## Passage provided
##########
So GE embarked on a partnership with Greg Morris, co-founder of Cincinnati-based Morris Technologies, to “print” the nozzle. By 2012, each of the 19 fuel nozzles in every LEAP aircraft engine was produced using 3D printing, an additive manufacturing process that layers and sinters composite materials to make a three-dimensional object. Today the LEAP engine, made by a company jointly owned by GE and France’s Safran Aircraft Engines, is GE’s best-selling jet engine, with more than 11,500 engines valued at $80 billion on back order, and hundreds more going into service this year on Boeing 737 airplanes.
Manufacturing is already being disrupted by 3D printing. Next up? The service industry. With newer materials and faster 3D printers, it’s not far-fetched to envision technicians at various work sites printing parts on demand for wind turbines, oil-drilling equipment or even replacement parts for jet engines.
Going All In on 3D Printing
In 2012, GE acquired Morris Technologies to help prepare for a 3D-printed future. Three years later, in 2015, GE opened the Additive Development Center, a $140 million project based in Cincinnati, where GE Aviation is also headquartered. That same year, GE spent $50 million to upgrade its plant in Auburn, Ala., with industrial-sized 3D printers to mass produce the LEAP engine fuel nozzles.
“This technology is just fundamentally disruptive. It’s changing the way we think about how a product gets designed,” says Morris, now business development manager of additive technologies at GE Aviation. “Why stop at the fuel nozzle? Why not make more parts?”
GE’s push into additive technologies is rapidly expanding beyond fuel nozzles. In April 2016, GE opened its $40 million Center for Additive Technology Advancement outside Pittsburgh, Penn., where 50 workers are teaching and training employees across company divisions how to use industrial 3D printers and incorporate 3D-printing technology into their own projects. GE’s Oil & Gas division is already using 3D printing to make valves. GE Power could one day use industrial printers to make parts for wind turbines.
There’s a push to train designers and engineers across the company to approach product design with 3D printing in mind, Morris says. “How do you design with this technology? What are the pros and cons? We’ve certainly been trying to get other people involved in how to work with the technology in all the GE businesses,” Morris says.
For GE, the advantages are twofold: cost savings and manufacturing innovation. By the end of this decade, GE Aviation expects to manufacture more than 100,000 parts for the LEAP and other engines using additive manufacturing, and the company overall is on a kick to become a leader in the additive sector.
Investing in a 3D-Printed Tomorrow
So far since 2010, GE has invested $1.5 billion in 3D printing by acquiring companies like Morris Technologies, establishing new manufacturing facilities and training employees. The company took another big step last September when it spent $1.4 billion to acquire two European firms: Sweden’s Arcam AB and Germany’s SLM Solutions Group, both of which have experience in the aerospace and healthcare industries.
GE expects that both companies will improve the service side of its business by cutting customer costs on maintenance. The 3D-printing process enables the rapid creation of new and spare parts, which in turn drops costs for GE and the customer.
The latest round of acquisitions also foreshadows where GE expects to be in the additive manufacturing sector 10 years from now.
“We need to be vertically integrated into this space, and we need to make this one of the GE businesses — meaning GE Additive will become one of the GE vertical businesses at some point,” Morris says.
By 2026, Morris says GE wants to be “the largest player” in the additive manufacturing sector, both in terms of selling machines and equipment and providing third-party companies new to 3D printing the engineering and design talent to get them off the ground. In other words, small and midsize businesses interested in using 3D printing can head to GE Additive to buy industrial 3D printers and the necessary materials, as well as hire GE-trained, specialized technicians to demonstrate how to integrate and use 3D printers for their own business needs.
That’s the future for GE, and it’s one that will only accelerate, according to Morris, as new materials and faster 3D printers allow for the printing of larger, more durable parts. With GE Additive, the company hopes to lead the charge.
“We even want to sell to the competitors. We want to sell to Rolls-Royce, Philips, Honeywell and more,” Morris says. “As GE Additive, we plan to sell to the world.”
##########
## Extracted data
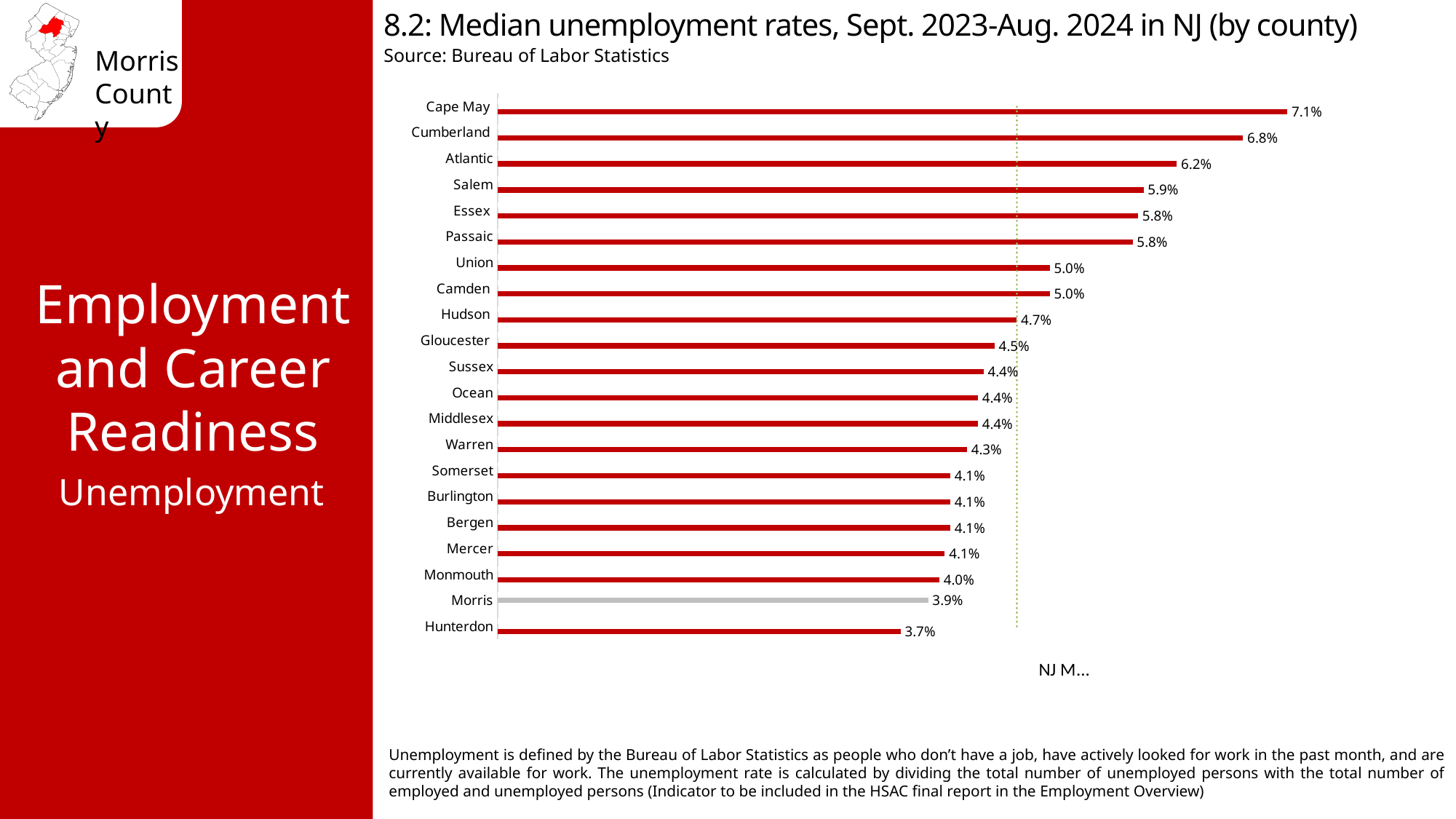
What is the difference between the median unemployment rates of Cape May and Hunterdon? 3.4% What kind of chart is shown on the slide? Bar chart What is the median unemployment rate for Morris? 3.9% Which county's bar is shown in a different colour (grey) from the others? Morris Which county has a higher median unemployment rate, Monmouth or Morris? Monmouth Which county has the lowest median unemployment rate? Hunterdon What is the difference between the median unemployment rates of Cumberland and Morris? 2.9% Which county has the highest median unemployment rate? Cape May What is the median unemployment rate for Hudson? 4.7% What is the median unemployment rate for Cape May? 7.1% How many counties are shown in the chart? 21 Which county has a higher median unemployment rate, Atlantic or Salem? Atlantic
##########
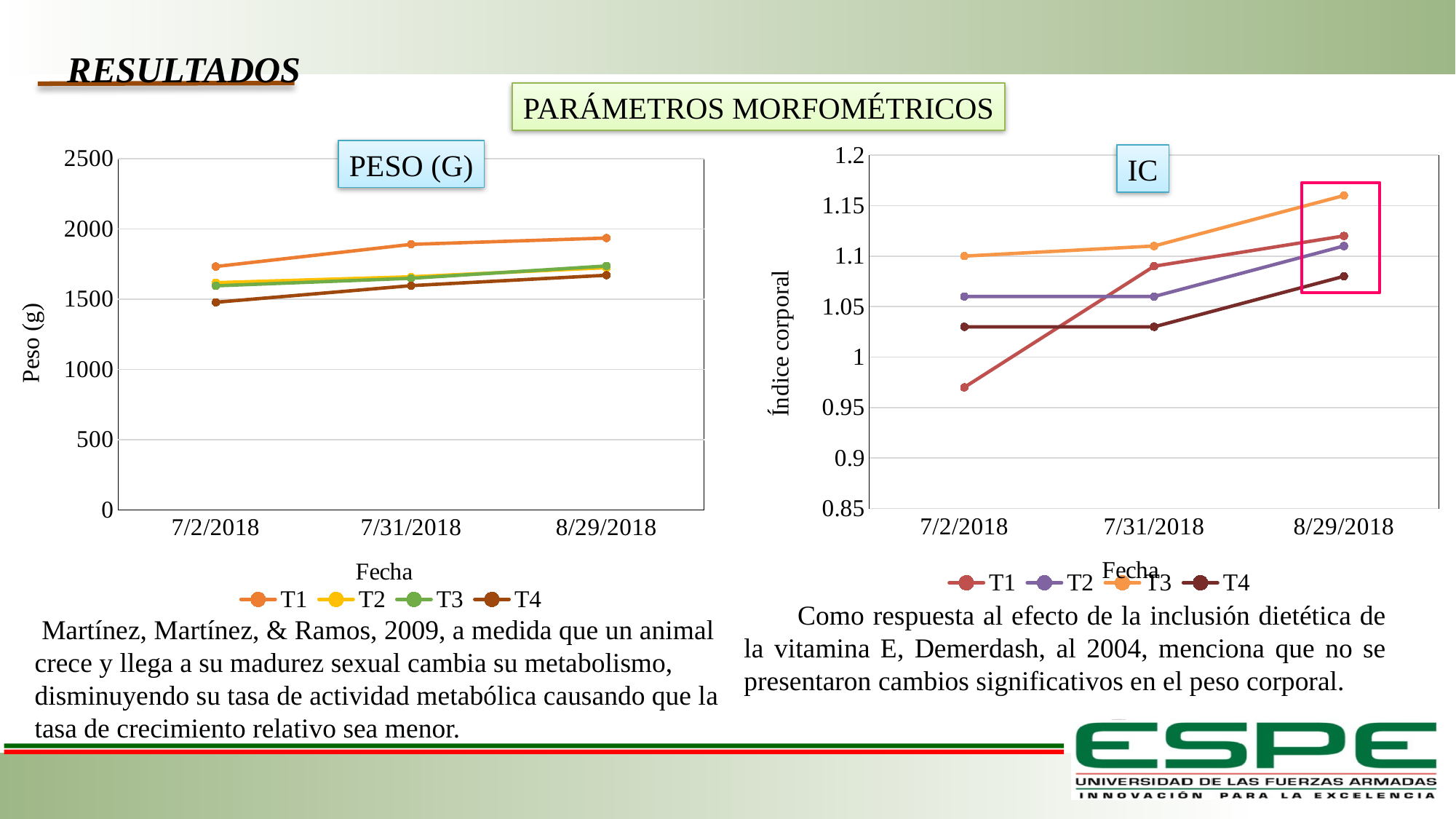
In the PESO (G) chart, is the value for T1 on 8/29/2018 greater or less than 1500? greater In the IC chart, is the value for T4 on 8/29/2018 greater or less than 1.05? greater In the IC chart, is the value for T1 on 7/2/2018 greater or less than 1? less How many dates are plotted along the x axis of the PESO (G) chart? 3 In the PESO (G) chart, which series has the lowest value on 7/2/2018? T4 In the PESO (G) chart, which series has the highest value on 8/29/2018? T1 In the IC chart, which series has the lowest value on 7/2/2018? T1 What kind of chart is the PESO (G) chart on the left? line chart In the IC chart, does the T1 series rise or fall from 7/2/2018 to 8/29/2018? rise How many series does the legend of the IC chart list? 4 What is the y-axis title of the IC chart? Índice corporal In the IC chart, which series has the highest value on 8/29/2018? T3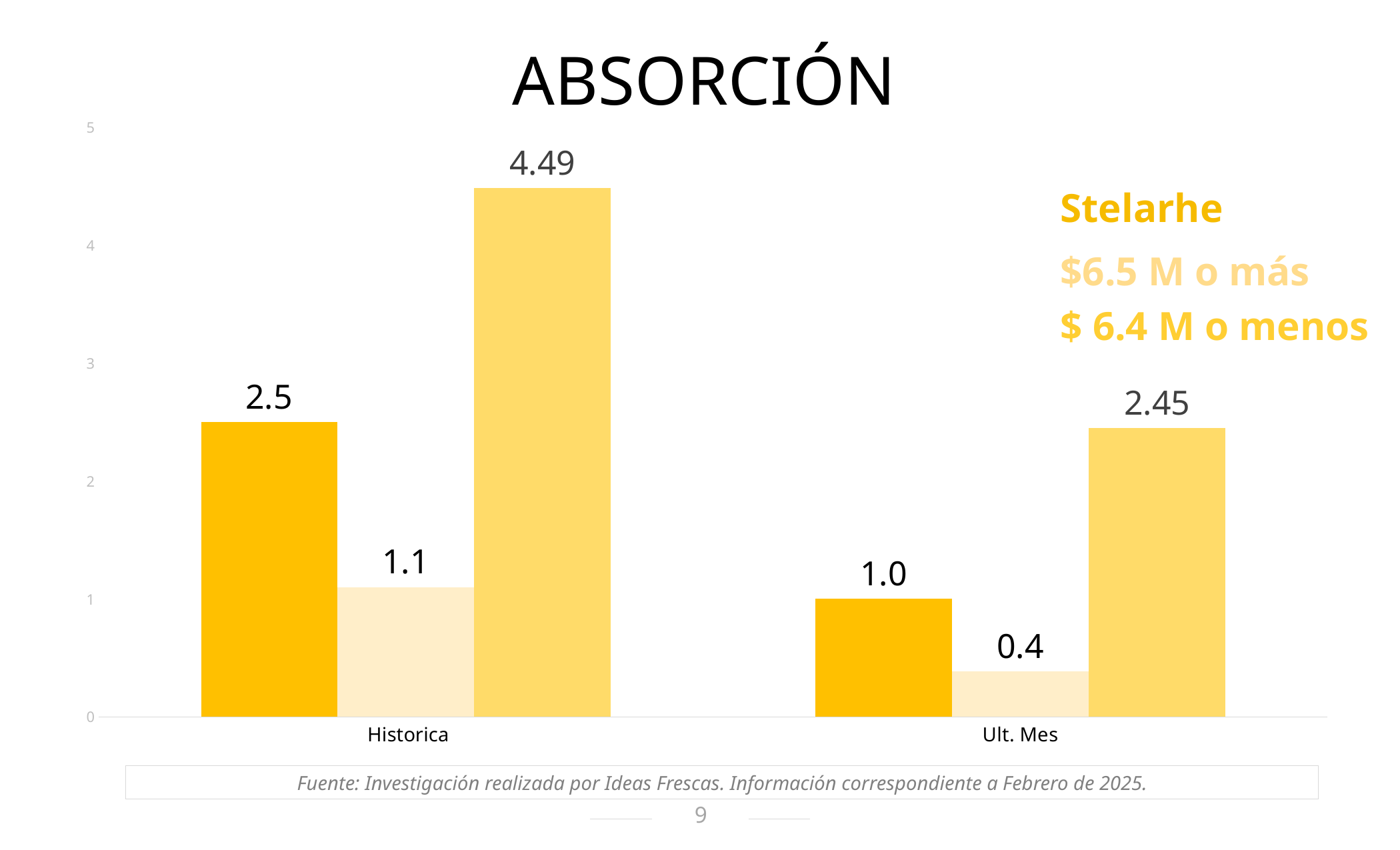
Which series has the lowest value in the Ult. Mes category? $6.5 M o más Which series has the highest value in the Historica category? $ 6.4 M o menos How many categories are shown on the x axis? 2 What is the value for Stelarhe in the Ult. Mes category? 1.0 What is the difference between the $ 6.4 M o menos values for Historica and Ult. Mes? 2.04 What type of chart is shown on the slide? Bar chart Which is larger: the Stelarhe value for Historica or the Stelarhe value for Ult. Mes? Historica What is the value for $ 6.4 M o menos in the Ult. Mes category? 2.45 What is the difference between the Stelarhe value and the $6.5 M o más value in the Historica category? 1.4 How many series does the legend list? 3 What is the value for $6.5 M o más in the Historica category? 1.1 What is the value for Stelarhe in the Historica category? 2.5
##########
## Work task 1
Set down the stretch from "For GE, the" through "and healthcare industries." in the article on GE and 3D printing, word for word.
## Work task 2
Answer these from the article on GE and 3D printing:
(a) How much did GE spend to upgrade its plant in Auburn, Ala.?
(b) How many workers are at the Center for Additive Technology Advancement outside Pittsburgh?
(c) Which two European firms did GE acquire last September?

## Written response 1
For GE, the advantages are twofold: cost savings and manufacturing innovation. By the end of this decade, GE Aviation expects to manufacture more than 100,000 parts for the LEAP and other engines using additive manufacturing, and the company overall is on a kick to become a leader in the additive sector.
Investing in a 3D-Printed Tomorrow
So far since 2010, GE has invested $1.5 billion in 3D printing by acquiring companies like Morris Technologies, establishing new manufacturing facilities and training employees. The company took another big step last September when it spent $1.4 billion to acquire two European firms: Sweden’s Arcam AB and Germany’s SLM Solutions Group, both of which have experience in the aerospace and healthcare industries.

## Written response 2
(a) $50 million
(b) 50
(c) Sweden's Arcam AB and Germany's SLM Solutions Group